DES MOINES – Sen. Amy Klobuchar didn't have much to say about the White House, or its current occupant, as she mingled Sunday with hundreds of Iowa Democratic activists who will play an outsized role in picking the party's next presidential candidate.
Instead, Minnesota's senior senator talked jobs and education and rural broadband. But her mere presence at a Polk County fundraiser — she's one of the first national politicians to venture into this early presidential state since Trump took office — inevitably set off speculation about Klobuchar's 2020 aspirations.
Nothing to see here, Klobuchar assured curious reporters. Just a Midwestern Democrat talking to other Midwestern Democrats about heartland policies and priorities, while being trailed by a C-Span camera crew.
"We are the people in the middle of this country," Klobuchar said. "Those of us in the middle of this country will not be forgotten. We have a voice and people should listen."
With a 2018 re-election race in Minnesota still in front of her, Klobuchar in an interview sidestepped the presidential question. Still, with a 72 percent home-state approval rating in last month's Minnesota Poll, she offered herself as a national voice for a political party trying to find a path back to power.
"There are so many people on TV all the time who are from the coasts and I think we need a voice from the Midwest, especially in a state like Iowa where not only did Democrats not fare well in the presidential but also on the local level," Klobuchar said. "I thought it was important to come down here and talk — not just moaning in the backyard but working toward something."

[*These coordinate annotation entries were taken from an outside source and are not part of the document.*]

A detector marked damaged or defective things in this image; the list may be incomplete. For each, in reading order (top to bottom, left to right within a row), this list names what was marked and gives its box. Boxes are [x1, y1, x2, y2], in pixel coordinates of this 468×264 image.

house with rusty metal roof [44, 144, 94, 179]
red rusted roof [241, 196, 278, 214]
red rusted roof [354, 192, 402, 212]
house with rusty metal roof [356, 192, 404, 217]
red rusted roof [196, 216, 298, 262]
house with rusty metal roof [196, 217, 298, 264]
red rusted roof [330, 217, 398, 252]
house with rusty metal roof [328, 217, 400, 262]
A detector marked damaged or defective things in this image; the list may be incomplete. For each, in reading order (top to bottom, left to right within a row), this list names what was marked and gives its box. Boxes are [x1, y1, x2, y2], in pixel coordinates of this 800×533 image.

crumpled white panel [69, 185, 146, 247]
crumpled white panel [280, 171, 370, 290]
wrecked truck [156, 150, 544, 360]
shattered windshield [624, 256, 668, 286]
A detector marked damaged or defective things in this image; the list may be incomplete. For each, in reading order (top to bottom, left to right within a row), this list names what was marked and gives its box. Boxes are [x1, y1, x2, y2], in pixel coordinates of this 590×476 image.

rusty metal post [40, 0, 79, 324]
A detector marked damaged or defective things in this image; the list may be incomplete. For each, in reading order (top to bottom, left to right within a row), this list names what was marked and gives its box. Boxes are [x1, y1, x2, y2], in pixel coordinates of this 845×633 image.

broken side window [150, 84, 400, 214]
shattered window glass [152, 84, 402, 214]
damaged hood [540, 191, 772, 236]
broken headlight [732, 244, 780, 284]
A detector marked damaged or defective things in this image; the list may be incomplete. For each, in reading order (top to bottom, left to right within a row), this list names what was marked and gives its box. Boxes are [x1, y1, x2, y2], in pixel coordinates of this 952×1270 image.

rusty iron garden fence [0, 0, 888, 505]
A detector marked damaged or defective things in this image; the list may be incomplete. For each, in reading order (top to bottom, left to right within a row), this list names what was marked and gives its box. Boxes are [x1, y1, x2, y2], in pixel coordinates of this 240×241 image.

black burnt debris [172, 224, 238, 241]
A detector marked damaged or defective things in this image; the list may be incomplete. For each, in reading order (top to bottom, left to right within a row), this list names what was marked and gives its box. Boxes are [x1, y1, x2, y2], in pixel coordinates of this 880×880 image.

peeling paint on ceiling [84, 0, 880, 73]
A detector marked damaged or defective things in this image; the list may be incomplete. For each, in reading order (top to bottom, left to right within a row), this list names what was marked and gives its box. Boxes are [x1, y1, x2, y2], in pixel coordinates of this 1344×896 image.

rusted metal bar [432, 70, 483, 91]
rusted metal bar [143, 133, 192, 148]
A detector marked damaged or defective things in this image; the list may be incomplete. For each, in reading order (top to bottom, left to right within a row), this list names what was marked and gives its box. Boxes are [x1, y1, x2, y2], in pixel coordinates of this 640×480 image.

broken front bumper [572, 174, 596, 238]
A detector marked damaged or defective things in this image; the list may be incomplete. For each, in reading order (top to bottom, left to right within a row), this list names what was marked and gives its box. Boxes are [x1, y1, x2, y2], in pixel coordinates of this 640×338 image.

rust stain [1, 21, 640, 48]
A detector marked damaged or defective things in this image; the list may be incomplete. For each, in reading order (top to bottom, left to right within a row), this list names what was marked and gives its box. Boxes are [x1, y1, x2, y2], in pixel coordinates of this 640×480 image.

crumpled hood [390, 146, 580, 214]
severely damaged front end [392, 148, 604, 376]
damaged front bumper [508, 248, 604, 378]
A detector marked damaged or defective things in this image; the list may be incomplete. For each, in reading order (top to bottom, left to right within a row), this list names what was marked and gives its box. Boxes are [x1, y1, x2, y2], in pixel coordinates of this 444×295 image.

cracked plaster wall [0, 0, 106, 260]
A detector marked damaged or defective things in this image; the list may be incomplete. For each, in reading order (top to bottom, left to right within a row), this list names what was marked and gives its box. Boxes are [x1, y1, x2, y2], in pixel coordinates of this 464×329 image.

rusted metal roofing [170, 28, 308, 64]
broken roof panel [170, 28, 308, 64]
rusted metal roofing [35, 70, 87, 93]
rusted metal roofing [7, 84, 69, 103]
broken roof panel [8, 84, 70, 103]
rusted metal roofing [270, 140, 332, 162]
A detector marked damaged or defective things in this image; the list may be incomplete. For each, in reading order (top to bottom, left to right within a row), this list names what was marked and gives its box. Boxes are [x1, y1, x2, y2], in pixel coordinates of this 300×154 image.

The activists who gathered in a downtown Des Moines conference hall Sunday evening welcomed their neighboring senator with handshakes and selfies. But most of their attention was fixed on political targets closer to home, like the upcoming gubernatorial elections, and conservative legislation passed by the new GOP majorities in the state Legislature.
Longtime Democratic activist Rick Smith of Urbandale said the 2016 election has galvanized more first-time activists than he's ever seen.